◆ EXTRACT:
━━━━

Cut baking paper the size of the cake pan and line the bottom of the pan with it. If no baking paper is at hand, grease with butter and dust with flour.
Grease the ring of the cake pan with butter and sprinkle with flour. To do this, take a spoonful of flour and sprinkle it on the greased cake ring. Then turn the cake ring with one hand and tap it lightly with the other hand so that the flour is distributed evenly.
Weigh all ingredients for the dough and put into separate bowls.Mix the flour with the cornstarch.Sift the cocoa over it and mix with the flour and cornstarch. Preheat oven to 360°F (~180°C). For electric ovens, top and bottom heat.
Separate egg yolks from whites and set aside in separate bowls.
Add 8 tablespoons of water to the egg whites.
Beat egg whites with a mixer until very stiff.
Mix the weighed sugar to the egg whites.
Bit by bit, mix in the egg yolks.
Gradually add the cocoa-flour-cornstarch mixture (again, using the sieve so it doesn't get crumbly).
Don't use the mixer, but rather just fold in.
Fill into the prepared cake tin.
Bake the cake in a pre-heated oven at 360°F (~180°C) for about 40 minutes.
Cover the cake pan with a cake rack (or a large plate) and turn the entire cake upside down so that the straight BOTTOM is now ON TOP.Let cool for a few hours or overnight (covered). When the cake has cooled, cut it into 3 layers with a cake cutter.
Before you start to fill the first layer, use a cake lifter or large plate to lift down the top two layers.
Drain the canned sour cherries through a sieve. Collect the juice in a bowl.
Now drizzle the bottom cake layer with Kirsch (cherry brandy/liqueur/schnapps) and/or the juice of the canned cherries. About 10-15 tablespoons per layer. The layer should get lots of the cherry flavor, but also not be drowned.
Spread the cherries evenly on the bottom layer.
Using a mixer, whip the whipped cream until stiff and spread about a quarter of the cream (i.e. 125ml) on the first layer.
Repeat the same with the middle layer: carefully lift onto the bottom layer (with the help of the cake rack/plate); drizzle with cherry liqueur/cherry juice, top with cherries and spread with about another quarter of the whipped cream.
Now carefully lift the remaining layer on top.You can, if you like, now spread a thin layer of currant jelly (red currant jelly) on top and on the sides. This will make the cake more moist. Spread another quarter of the whipped cream on top and on the sides.
To spread the chocolate sprinkles evenly on the edge of the cake, take the cake on the cake lifter or plate in one hand. In the other hand, take the chocolate sprinkles and sprinkle them on the sides of the cake.Hold the cake a little askew (but not too much), so that the sprinkles can be distributed more evenly.Finally, sprinkle the top evenly with chocolate shavings. With a cake syringe or piping bag, place about 12 to 16 small dots of whipped cream (cream puffs) at the edge of the cake.
Place a candied cherry (or sour cherry) on each dollop of cream and you have a masterpiece!

━━━━

◆ DATA SUPPLIED:
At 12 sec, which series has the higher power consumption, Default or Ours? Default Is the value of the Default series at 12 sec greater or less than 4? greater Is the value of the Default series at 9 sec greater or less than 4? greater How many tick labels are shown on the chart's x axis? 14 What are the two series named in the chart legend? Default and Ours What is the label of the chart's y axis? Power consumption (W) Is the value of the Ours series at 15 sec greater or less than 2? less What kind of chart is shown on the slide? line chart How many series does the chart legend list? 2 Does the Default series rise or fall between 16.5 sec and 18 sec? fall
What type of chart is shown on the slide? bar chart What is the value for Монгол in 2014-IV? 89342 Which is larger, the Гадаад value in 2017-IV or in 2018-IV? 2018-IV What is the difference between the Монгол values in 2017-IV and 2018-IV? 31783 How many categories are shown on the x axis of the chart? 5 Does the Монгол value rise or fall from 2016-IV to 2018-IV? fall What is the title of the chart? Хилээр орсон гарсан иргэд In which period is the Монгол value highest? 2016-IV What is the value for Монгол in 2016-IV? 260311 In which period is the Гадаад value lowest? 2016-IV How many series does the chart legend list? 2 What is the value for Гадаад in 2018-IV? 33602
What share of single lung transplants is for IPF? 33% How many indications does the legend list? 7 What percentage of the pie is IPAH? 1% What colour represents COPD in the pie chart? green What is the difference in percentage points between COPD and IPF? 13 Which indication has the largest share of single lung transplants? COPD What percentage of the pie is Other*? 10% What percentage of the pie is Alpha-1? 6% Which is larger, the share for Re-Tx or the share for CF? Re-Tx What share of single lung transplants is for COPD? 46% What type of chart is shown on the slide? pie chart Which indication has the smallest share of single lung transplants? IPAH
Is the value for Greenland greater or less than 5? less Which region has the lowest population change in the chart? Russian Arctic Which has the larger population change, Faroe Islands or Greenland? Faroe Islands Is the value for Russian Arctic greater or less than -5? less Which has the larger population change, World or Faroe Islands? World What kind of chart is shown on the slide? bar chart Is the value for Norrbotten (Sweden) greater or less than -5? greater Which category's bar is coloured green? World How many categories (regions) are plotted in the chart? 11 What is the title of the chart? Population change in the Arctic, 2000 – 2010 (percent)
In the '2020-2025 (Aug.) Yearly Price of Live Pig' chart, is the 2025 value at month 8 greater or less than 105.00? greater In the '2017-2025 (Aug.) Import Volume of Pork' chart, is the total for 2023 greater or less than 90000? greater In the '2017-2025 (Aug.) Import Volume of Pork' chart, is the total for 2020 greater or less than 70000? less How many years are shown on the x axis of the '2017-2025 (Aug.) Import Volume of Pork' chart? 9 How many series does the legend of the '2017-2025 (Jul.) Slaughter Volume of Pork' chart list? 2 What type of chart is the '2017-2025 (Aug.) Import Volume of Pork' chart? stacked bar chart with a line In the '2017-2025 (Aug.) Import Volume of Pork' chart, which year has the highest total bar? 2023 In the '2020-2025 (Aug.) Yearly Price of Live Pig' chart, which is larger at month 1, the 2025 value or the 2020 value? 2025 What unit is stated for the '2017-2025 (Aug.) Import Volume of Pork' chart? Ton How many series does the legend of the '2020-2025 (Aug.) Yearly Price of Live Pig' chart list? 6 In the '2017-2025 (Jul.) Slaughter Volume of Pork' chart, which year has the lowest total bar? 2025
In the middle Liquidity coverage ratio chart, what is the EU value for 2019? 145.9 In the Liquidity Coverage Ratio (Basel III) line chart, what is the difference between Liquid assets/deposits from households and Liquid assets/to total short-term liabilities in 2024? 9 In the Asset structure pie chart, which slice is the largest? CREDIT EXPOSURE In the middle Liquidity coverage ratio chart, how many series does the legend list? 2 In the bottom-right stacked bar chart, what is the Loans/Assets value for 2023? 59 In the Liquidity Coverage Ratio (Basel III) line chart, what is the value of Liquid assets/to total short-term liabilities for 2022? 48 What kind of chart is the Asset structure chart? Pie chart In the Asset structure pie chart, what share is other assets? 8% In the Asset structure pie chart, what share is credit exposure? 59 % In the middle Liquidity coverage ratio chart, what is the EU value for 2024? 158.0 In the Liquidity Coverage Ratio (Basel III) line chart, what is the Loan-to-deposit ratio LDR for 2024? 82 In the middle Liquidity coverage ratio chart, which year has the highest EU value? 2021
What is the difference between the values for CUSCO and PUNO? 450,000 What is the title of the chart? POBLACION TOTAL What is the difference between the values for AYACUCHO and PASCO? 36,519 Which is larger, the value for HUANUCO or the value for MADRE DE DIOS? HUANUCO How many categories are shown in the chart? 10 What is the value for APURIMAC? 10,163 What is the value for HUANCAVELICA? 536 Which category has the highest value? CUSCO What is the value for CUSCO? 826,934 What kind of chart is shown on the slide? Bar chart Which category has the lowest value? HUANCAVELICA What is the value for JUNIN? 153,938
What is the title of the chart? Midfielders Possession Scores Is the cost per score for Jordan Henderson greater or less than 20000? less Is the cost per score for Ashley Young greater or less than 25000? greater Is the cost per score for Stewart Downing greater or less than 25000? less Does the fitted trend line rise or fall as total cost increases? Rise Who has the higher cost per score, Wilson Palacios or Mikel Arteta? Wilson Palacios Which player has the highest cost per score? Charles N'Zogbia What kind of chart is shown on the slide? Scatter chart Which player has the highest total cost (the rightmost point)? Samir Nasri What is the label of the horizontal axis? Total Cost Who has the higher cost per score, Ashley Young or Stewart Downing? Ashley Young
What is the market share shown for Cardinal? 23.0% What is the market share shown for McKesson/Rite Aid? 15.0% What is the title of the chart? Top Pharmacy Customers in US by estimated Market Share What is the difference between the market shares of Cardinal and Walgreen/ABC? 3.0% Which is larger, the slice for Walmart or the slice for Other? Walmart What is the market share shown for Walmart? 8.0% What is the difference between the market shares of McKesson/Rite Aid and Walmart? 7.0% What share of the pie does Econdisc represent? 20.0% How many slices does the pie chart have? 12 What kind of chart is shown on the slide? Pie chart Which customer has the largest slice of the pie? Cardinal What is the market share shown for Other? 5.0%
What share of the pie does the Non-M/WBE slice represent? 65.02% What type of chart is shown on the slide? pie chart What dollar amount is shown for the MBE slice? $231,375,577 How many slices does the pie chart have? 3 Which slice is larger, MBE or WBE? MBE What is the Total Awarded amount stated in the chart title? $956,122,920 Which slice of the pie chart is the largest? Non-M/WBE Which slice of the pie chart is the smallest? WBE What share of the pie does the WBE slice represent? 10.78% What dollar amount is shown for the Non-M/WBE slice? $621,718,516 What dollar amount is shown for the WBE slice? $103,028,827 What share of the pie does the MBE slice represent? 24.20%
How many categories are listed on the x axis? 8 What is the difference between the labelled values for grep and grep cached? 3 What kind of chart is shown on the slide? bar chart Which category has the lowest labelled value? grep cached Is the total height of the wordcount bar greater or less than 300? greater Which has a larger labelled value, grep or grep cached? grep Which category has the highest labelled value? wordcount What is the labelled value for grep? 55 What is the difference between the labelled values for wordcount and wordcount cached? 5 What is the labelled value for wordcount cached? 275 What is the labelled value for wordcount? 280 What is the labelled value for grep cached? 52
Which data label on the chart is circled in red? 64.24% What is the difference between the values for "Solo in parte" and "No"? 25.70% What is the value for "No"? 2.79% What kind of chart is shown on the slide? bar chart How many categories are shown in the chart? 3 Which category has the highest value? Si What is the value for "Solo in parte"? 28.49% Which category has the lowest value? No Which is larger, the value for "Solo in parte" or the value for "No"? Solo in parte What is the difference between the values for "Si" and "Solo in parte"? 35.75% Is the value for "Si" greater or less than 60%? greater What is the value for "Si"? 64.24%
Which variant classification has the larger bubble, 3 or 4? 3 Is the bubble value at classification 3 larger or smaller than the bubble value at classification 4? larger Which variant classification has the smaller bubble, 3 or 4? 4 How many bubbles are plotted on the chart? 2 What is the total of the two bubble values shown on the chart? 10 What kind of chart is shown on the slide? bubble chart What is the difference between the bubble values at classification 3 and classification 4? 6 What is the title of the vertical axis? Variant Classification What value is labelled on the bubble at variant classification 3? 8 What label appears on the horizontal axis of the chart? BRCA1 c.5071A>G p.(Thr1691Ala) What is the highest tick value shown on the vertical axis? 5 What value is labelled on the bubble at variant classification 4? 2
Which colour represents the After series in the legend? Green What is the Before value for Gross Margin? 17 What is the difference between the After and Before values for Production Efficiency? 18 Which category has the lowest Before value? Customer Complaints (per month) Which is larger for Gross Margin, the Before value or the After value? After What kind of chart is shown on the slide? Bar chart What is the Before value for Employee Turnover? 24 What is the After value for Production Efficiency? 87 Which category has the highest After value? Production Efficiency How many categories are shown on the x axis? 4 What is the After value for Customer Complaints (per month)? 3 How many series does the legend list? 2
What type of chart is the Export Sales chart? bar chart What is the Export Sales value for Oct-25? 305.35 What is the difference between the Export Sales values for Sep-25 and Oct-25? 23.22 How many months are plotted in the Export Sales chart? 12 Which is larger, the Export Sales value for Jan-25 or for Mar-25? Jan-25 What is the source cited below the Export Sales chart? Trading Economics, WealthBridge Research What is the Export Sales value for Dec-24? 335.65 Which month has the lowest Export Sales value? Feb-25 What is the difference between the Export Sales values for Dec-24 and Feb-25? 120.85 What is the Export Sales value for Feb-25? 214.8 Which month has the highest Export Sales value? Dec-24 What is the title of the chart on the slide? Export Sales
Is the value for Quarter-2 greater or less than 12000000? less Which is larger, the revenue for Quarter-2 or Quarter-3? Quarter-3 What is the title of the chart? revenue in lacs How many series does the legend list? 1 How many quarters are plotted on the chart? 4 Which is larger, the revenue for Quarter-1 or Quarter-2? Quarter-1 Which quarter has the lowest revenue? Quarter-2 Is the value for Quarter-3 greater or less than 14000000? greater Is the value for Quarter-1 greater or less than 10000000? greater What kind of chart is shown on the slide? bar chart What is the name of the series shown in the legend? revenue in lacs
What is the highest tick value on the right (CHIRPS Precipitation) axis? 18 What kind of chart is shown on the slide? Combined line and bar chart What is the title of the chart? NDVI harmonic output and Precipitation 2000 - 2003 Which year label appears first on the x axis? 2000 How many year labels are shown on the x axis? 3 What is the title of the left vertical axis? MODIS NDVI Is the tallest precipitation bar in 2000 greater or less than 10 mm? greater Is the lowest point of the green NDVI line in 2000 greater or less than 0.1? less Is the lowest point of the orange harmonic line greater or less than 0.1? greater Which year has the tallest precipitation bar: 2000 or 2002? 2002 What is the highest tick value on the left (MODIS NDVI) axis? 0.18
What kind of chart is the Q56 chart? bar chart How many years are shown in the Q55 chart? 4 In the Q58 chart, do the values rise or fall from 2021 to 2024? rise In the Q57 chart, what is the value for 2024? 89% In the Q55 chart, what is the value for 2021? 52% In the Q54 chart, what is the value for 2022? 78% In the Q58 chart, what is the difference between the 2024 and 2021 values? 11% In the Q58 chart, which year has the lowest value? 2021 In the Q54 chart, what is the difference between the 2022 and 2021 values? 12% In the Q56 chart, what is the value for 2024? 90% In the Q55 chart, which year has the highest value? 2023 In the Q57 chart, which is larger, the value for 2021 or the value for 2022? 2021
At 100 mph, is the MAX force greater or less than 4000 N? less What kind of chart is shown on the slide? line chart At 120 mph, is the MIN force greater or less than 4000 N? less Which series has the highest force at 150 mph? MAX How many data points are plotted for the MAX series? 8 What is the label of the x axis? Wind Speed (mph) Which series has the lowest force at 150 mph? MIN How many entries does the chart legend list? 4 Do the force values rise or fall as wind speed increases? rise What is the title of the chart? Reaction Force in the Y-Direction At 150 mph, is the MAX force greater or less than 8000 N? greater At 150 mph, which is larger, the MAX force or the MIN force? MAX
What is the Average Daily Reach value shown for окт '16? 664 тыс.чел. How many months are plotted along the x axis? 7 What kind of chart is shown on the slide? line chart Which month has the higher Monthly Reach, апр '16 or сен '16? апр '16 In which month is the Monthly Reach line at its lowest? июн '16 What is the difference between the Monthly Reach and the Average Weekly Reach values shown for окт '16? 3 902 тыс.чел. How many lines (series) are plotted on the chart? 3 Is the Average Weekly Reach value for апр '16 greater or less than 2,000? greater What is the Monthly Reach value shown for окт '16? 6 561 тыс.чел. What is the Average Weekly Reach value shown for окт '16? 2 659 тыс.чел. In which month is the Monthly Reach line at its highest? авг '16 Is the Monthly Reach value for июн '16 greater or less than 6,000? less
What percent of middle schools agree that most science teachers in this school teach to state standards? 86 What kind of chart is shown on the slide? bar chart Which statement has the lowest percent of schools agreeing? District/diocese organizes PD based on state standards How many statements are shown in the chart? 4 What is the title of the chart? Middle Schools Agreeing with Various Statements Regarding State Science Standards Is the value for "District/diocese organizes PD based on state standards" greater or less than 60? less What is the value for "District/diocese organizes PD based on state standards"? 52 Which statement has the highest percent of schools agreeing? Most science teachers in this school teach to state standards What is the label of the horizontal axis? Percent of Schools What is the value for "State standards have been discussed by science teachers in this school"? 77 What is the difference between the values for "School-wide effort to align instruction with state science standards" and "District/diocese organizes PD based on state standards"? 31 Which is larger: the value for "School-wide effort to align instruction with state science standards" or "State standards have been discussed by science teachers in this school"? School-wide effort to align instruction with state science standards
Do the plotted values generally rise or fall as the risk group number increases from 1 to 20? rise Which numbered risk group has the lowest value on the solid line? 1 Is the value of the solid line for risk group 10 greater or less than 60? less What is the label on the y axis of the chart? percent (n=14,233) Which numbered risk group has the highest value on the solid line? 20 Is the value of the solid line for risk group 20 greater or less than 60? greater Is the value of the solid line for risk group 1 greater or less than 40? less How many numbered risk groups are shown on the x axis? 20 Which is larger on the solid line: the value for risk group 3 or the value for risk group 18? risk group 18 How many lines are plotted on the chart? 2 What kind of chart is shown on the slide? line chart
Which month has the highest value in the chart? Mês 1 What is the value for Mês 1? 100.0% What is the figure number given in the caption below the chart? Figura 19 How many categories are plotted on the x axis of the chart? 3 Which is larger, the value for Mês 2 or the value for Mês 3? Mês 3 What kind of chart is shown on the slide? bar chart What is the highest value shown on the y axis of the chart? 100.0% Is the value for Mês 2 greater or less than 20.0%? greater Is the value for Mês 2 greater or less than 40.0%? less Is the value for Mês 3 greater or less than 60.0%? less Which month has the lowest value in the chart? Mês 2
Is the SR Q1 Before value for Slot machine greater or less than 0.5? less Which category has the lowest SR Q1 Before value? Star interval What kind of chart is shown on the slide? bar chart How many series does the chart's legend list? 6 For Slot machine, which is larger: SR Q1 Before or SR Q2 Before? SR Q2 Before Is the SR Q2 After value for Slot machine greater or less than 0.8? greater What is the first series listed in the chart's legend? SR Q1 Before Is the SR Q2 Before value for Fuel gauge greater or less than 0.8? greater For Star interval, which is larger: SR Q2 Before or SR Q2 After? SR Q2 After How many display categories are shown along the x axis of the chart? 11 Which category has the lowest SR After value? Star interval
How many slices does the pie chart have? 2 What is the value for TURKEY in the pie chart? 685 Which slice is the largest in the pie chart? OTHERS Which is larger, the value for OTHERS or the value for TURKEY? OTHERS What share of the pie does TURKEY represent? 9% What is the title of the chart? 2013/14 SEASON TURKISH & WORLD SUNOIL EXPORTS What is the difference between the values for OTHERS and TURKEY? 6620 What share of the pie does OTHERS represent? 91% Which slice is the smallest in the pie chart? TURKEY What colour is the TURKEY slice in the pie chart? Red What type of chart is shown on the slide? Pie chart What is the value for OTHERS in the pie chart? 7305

━━━━

◆ YOUR TASK:
In the recipe, how many tablespoons of water are added to the egg whites? The rows come from a different source than the recipe.

◆ TASK RESULT:
8 tablespoons.